3.2. Aan appellant is vervolgens het voorstel gedaan zich te laten onderzoeken door psychiater Koerselman dan wel door het bureau Veduma te Zaltbommel. Appellant wenste hierop niet in te gaan omdat bij hem op grond van informatie van het internet en uit zijn omgeving - hieruit bestaande dat deze psychiater en ook het bureau Veduma regelmatig optreden voor verzekeringsmaatschappijen en bekend staan als “werk-geversdeskundigen” - twijfel was ontstaan aan de onpartijdigheid van psychiater Koerselman en dit bureau. Appellant wenste onderzocht te worden door een deskundige uit het Sint Radboudziekenhuis te Nijmegen, waar hij bekend is. Om de impasse te doorbreken heeft de Korpsbeheerder vervolgens het voorstel gedaan een onderzoek te laten uitvoeren door zowel psychiater Koerselman als de door appellant gewenste deskundige. Hierop is namens appellant meergenoemde brief van 1 juli 2003 aan de Korpsbeheerder gezonden. In die brief heeft appellant als reden voor het afzien van verdere medewerking opgegeven zijn vrees dat de uitkomsten van beide onderzoeken opnieuw tegenstrijdig zullen zijn, zodat nog immer een impasse aanwezig zou zijn. Appellant heeft daar ter zitting van de Raad nog aan toegevoegd dat hij de indruk had dat de Korpsbeheerder onzuivere motieven had en hem aan het lijntje wilde houden.
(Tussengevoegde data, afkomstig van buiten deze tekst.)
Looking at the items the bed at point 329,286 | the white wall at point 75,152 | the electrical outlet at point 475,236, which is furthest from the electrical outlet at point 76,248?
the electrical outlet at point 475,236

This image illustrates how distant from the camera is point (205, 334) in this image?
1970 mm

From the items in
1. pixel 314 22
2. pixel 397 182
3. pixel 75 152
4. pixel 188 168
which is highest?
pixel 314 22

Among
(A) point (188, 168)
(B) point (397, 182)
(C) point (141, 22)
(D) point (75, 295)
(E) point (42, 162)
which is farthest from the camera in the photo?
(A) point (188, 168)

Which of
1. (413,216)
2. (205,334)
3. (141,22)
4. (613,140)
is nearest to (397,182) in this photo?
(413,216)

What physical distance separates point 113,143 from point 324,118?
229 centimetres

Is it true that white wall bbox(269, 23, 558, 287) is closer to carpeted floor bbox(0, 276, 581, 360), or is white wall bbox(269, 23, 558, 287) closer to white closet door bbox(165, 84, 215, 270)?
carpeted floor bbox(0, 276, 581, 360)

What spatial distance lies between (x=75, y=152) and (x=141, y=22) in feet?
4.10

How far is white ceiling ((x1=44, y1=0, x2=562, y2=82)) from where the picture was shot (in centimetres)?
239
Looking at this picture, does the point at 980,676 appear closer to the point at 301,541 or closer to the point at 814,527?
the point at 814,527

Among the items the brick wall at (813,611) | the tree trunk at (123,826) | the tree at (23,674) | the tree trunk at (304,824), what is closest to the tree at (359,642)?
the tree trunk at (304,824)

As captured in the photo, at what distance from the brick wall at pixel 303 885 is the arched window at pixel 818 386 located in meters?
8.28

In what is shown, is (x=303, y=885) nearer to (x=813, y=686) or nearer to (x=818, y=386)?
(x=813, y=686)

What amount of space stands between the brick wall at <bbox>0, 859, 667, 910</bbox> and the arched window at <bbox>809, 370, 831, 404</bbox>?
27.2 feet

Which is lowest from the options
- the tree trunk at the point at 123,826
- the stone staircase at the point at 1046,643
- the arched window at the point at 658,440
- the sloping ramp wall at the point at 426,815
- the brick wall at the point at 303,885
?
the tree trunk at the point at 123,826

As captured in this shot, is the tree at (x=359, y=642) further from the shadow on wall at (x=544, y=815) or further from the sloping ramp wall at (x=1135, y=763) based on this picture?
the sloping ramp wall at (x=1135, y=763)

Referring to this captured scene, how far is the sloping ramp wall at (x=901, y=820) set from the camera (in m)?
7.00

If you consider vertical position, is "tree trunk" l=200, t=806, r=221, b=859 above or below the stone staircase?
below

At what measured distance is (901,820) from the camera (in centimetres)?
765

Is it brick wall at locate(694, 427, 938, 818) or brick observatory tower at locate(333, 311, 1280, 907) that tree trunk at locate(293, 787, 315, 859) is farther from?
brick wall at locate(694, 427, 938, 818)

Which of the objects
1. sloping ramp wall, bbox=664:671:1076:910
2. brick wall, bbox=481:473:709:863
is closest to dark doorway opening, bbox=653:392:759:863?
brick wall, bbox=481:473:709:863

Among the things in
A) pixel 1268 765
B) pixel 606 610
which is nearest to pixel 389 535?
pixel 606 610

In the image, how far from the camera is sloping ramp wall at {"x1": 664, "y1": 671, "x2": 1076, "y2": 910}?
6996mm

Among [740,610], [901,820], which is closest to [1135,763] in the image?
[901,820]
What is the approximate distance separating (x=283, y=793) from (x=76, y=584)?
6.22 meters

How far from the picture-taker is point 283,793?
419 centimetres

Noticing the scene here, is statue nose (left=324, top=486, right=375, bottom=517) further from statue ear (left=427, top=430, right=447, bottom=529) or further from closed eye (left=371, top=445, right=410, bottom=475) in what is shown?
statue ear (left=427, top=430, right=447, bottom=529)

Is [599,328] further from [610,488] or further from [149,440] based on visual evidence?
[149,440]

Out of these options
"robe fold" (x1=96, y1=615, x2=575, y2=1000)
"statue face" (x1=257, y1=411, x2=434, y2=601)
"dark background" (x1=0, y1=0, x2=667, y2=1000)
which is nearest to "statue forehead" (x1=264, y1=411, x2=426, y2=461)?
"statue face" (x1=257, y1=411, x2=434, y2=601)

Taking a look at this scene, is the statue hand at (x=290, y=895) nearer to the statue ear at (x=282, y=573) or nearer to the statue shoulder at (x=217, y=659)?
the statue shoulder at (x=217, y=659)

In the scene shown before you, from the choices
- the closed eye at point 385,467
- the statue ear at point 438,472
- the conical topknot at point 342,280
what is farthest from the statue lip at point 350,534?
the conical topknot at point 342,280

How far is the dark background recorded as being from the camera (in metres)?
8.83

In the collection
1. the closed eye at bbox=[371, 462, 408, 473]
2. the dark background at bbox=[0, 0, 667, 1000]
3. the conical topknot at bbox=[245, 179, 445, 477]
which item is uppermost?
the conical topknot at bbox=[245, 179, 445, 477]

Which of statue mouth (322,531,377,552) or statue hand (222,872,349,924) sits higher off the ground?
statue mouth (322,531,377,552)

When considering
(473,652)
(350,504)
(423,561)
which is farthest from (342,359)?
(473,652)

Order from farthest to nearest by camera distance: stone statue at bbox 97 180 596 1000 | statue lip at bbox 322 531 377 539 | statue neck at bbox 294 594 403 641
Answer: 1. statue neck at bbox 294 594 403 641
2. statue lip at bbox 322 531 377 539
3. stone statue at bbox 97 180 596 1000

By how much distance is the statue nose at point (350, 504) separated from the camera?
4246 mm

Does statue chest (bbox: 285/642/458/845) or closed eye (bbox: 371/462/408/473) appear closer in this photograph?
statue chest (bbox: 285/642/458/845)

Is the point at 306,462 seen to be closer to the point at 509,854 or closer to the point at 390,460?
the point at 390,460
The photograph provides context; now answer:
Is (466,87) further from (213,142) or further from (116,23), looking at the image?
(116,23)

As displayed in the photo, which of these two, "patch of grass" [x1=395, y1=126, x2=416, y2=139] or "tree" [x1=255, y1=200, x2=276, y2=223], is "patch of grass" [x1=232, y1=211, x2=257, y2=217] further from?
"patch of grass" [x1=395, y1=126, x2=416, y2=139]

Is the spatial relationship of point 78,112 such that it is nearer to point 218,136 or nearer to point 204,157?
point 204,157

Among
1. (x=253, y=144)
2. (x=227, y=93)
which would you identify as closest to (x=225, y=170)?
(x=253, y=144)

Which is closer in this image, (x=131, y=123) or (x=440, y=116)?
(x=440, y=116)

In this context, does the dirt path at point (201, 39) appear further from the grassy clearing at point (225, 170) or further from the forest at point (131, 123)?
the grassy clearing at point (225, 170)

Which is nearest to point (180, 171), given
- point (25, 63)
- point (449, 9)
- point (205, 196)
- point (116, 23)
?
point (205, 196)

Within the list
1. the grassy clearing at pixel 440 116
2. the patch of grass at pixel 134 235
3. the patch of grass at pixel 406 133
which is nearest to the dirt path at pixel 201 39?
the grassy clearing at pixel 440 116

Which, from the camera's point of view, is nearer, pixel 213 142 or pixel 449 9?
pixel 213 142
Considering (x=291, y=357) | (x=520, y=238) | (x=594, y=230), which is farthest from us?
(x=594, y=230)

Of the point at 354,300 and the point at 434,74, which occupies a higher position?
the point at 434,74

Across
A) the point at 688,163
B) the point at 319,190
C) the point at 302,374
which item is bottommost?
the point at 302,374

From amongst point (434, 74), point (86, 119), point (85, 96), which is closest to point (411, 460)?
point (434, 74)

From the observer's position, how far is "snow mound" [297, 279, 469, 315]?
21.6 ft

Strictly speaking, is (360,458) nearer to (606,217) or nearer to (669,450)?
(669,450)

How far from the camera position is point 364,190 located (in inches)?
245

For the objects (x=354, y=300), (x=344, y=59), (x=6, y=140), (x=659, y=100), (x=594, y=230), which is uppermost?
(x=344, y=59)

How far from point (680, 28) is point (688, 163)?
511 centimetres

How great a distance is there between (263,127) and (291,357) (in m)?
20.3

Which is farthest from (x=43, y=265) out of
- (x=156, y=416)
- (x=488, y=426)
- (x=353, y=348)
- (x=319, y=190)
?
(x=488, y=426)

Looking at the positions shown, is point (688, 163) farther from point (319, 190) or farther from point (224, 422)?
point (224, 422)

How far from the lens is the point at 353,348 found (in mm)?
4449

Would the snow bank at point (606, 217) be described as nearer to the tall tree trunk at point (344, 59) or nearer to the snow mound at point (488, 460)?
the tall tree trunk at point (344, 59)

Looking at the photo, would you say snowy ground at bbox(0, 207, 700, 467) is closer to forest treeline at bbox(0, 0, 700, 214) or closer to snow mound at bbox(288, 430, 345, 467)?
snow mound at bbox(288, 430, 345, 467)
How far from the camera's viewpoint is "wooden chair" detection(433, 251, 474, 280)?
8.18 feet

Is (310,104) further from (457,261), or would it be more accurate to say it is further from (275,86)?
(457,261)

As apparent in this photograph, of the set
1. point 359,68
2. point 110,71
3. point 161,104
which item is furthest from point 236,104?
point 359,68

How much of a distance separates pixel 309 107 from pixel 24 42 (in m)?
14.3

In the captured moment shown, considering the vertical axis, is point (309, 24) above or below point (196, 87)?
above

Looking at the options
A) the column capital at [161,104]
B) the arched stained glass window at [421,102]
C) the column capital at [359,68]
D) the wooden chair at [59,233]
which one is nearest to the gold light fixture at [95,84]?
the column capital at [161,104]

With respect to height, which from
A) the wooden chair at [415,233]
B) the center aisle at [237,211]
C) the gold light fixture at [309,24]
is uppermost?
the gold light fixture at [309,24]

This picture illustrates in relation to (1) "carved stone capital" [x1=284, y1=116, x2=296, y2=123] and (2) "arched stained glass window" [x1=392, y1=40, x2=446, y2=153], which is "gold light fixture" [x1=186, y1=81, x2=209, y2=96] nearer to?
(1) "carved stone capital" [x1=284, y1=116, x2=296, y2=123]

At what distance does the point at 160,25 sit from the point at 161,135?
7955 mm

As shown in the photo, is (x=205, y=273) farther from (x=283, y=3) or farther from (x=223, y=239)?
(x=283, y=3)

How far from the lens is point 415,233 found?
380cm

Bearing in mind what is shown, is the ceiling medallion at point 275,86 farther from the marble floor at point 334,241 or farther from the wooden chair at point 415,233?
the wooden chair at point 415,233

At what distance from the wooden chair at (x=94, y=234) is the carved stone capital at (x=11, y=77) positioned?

3.3. De Raad is met de rechtbank van oordeel dat de Korpsbeheerder een alleszins redelijk voorstel aan appellant heeft gedaan. De bezwaren die appellant tegen een onderzoek door psychiater Koerselman en het bureau Veduma heeft geuit acht de Raad niet gerechtvaardigd. Uit het enkele feit dat zij regelmatig als deskundigen worden geraadpleegd kan niet worden afgeleid dat zij daarom niet onafhankelijk of onpartijdig zouden zijn. Ook het commentaar dat psychiater Koerselman heeft geleverd op de rapporten Hoogduin en Hoogeveen biedt daarvoor geen enkel aanknopingspunt. Daarbij komt dat de Korpsbeheerder nog een tweede voorstel heeft gedaan, waarvan appellant eveneens ten onrechte geen gebruik heeft gemaakt. Voor de stelling dat de Korpsbeheerder daarmee onzuivere motieven had heeft de Raad geen aanwijzingen kunnen vinden. Het wantrouwen van appellant jegens zijn werkgever kan evenmin voldoende rechtvaardiging vormen voor zijn weigering verder mee te werken aan medisch onderzoek.
3.4. Uit het vorenstaande volgt dat de Korpsbeheerder gehouden was te beslissen zonder deugdelijk medisch rapport. Gegeven het disfunctioneren van appellant als zodanig en aangezien niet is gebleken dat dit disfunctioneren medische oorzaken had, kon de Korpsbeheerder zich naar het oordeel van de Raad in redelijkheid op het standpunt stellen dat het ontslag wegens ongeschiktheid op andere dan medische gronden, moest worden gehandhaafd.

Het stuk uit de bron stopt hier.